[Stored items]
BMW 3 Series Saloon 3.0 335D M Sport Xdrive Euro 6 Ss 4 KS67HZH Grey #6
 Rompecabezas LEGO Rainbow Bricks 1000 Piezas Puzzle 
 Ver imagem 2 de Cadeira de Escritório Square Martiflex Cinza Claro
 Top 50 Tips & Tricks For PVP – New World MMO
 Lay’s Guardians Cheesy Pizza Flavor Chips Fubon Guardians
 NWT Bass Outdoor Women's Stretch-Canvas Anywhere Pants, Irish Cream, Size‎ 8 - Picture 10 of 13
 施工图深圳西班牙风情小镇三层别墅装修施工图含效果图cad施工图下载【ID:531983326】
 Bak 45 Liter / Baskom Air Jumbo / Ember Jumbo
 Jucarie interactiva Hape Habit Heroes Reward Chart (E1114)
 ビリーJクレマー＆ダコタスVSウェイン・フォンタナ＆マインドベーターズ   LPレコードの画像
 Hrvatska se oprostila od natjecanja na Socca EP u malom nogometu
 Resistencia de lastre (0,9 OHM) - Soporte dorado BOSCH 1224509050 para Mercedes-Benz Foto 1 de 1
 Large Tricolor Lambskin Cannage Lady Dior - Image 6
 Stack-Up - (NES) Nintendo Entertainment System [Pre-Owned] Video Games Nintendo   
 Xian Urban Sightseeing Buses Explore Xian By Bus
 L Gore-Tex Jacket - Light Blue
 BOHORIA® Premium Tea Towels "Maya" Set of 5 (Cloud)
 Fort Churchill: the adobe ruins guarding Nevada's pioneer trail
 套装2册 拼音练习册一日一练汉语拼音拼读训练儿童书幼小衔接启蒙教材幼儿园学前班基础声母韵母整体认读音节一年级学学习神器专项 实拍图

◆ AIM OF THE EXERCISE: Edit the items above by replacing "Light Blue" with "Navy", keeping every other line and word the same.

◆ PROBLEM SOLUTION:
BMW 3 Series Saloon 3.0 335D M Sport Xdrive Euro 6 Ss 4 KS67HZH Grey #6
 Rompecabezas LEGO Rainbow Bricks 1000 Piezas Puzzle 
 Ver imagem 2 de Cadeira de Escritório Square Martiflex Cinza Claro
 Top 50 Tips & Tricks For PVP – New World MMO
 Lay’s Guardians Cheesy Pizza Flavor Chips Fubon Guardians
 NWT Bass Outdoor Women's Stretch-Canvas Anywhere Pants, Irish Cream, Size‎ 8 - Picture 10 of 13
 施工图深圳西班牙风情小镇三层别墅装修施工图含效果图cad施工图下载【ID:531983326】
 Bak 45 Liter / Baskom Air Jumbo / Ember Jumbo
 Jucarie interactiva Hape Habit Heroes Reward Chart (E1114)
 ビリーJクレマー＆ダコタスVSウェイン・フォンタナ＆マインドベーターズ   LPレコードの画像
 Hrvatska se oprostila od natjecanja na Socca EP u malom nogometu
 Resistencia de lastre (0,9 OHM) - Soporte dorado BOSCH 1224509050 para Mercedes-Benz Foto 1 de 1
 Large Tricolor Lambskin Cannage Lady Dior - Image 6
 Stack-Up - (NES) Nintendo Entertainment System [Pre-Owned] Video Games Nintendo   
 Xian Urban Sightseeing Buses Explore Xian By Bus
 L Gore-Tex Jacket - Navy
 BOHORIA® Premium Tea Towels "Maya" Set of 5 (Cloud)
 Fort Churchill: the adobe ruins guarding Nevada's pioneer trail
 套装2册 拼音练习册一日一练汉语拼音拼读训练儿童书幼小衔接启蒙教材幼儿园学前班基础声母韵母整体认读音节一年级学学习神器专项 实拍图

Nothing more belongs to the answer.